Gandy, Oscar H. Jr. Communication and Race: A Structural Approach. London: Arnold, 1998.

Reviewed by Brian Shoesmith, School of Communications and Multimedia, Edith Cowan University, Perth, Australia.

This book is an attempt to achieve a comprehensive survey of the current state of race and the media. The book comprises six chapters and includes an extensive bibliography. Chapter One outlines Gandy's position on race and communication where he declares his politics and theoretical disposition. Chapter Two is a lengthy account of social constructivism and how it applies to race studies. Chapter Three discusses the media system and its inability to deal adequately with race. Chapter Four covers theories of reflection and representation more than adequately, while Chapter Five covers cultural reproduction theory with some insight linking to notions of social transformation. The final chapter, "A critical research agenda," allows Gandy to tie all of the disparate themes together and present his case for a new critical agenda that constructs a new epistemology of race. The media will play a crucial role in this process, though transnational media is not dealt with specifically.

The role of the media is critical, it has been well argued, for framing thinking about race relations. Gandy would agree with this observation and sets out to prove it. This is an American textbook and it covers exhaustively every possible way of thinking about the issue of race and its complex and fraught relationship with the media. But as an American text it is framed very much within the American discourse of race where Afro-American concerns are paramount although Latino and Chicano and Native American issues do get a mention. In my view race and communication is a transcultural, global issue, and while Gandy mentions Afro-Caribbean concerns in the United Kingdom, Maori issues, and Australian Aboriginal matters, the African presence in Europe is neglected. In short, the book is rooted in American discourse, which is a disappointment given the importance of its subject. A greater emphasis on the transnational dimensions of this global problem would have produced a more rounded account. One imagines the text is based on Gandy's teaching course on the topic and one can have every confidence in using it as a text once the American bias is established. However, undergraduates will need some nursing through the book as it assumes readers are familiar with orthodox sociological theory.

- [DATASET EXCERPTS]

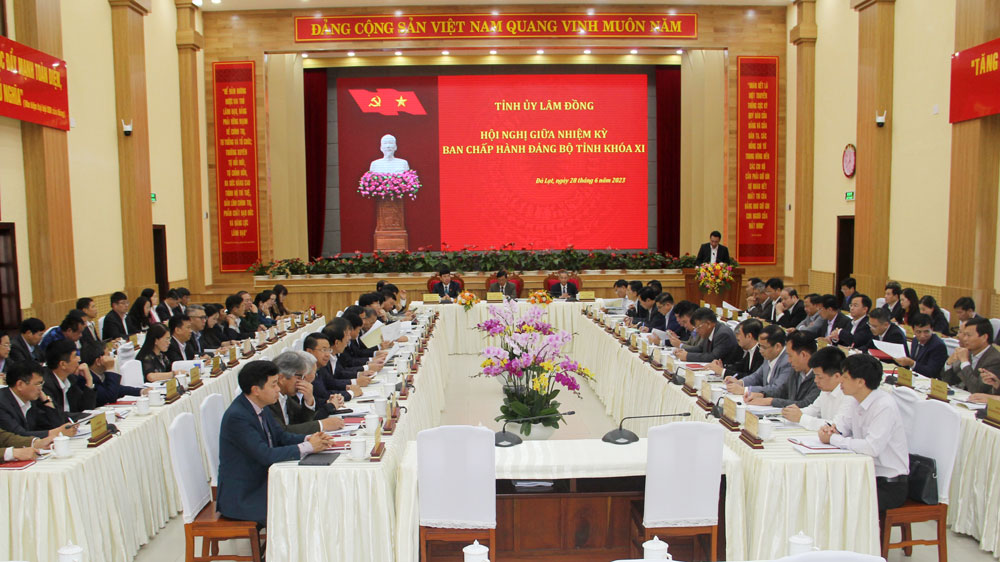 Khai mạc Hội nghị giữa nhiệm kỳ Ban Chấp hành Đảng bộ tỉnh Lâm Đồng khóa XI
--
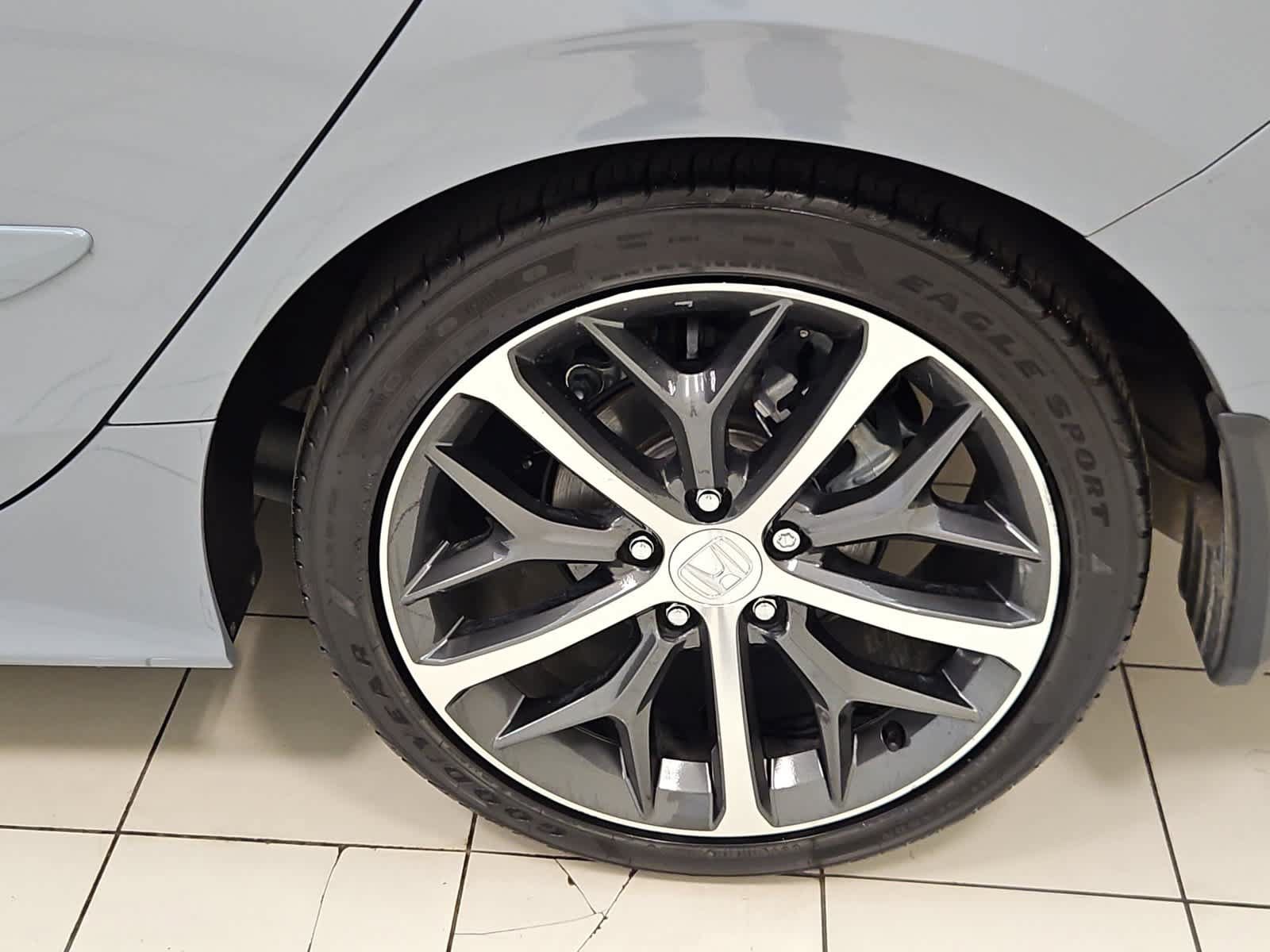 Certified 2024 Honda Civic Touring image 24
...
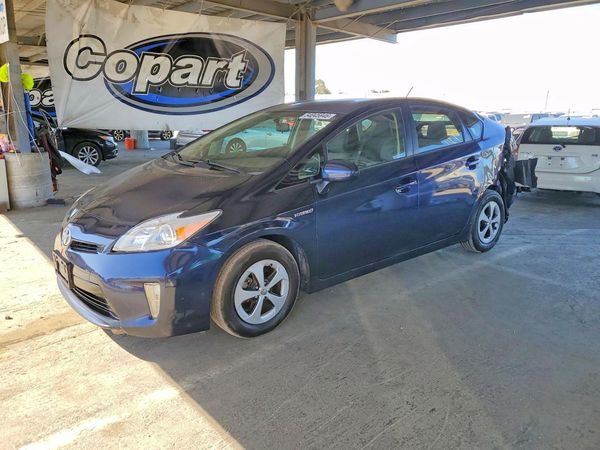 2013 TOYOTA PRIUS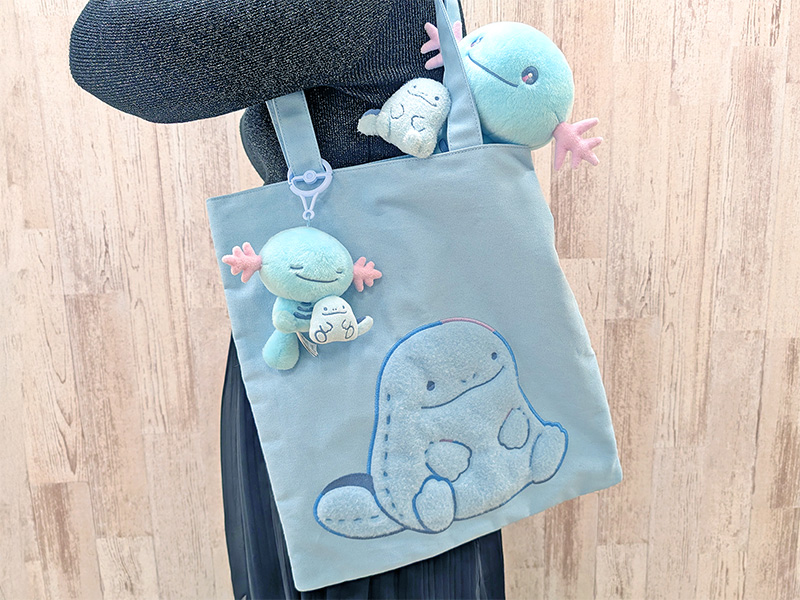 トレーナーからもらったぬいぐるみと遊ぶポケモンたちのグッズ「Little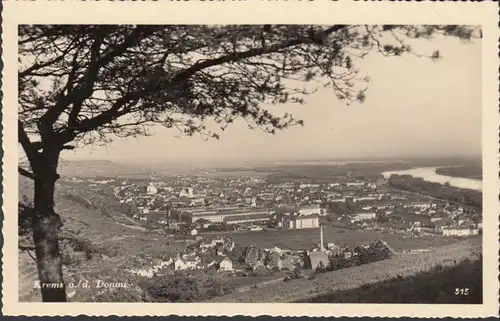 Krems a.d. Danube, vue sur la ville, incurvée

- [AIM OF THE TASK]
Copy the passage of the book review above word for word, between "Gandy, Oscar H." and "University, Perth, Australia.", inclusive.

- [WRITTEN REPLY]
Gandy, Oscar H. Jr. Communication and Race: A Structural Approach. London: Arnold, 1998.

Reviewed by Brian Shoesmith, School of Communications and Multimedia, Edith Cowan University, Perth, Australia.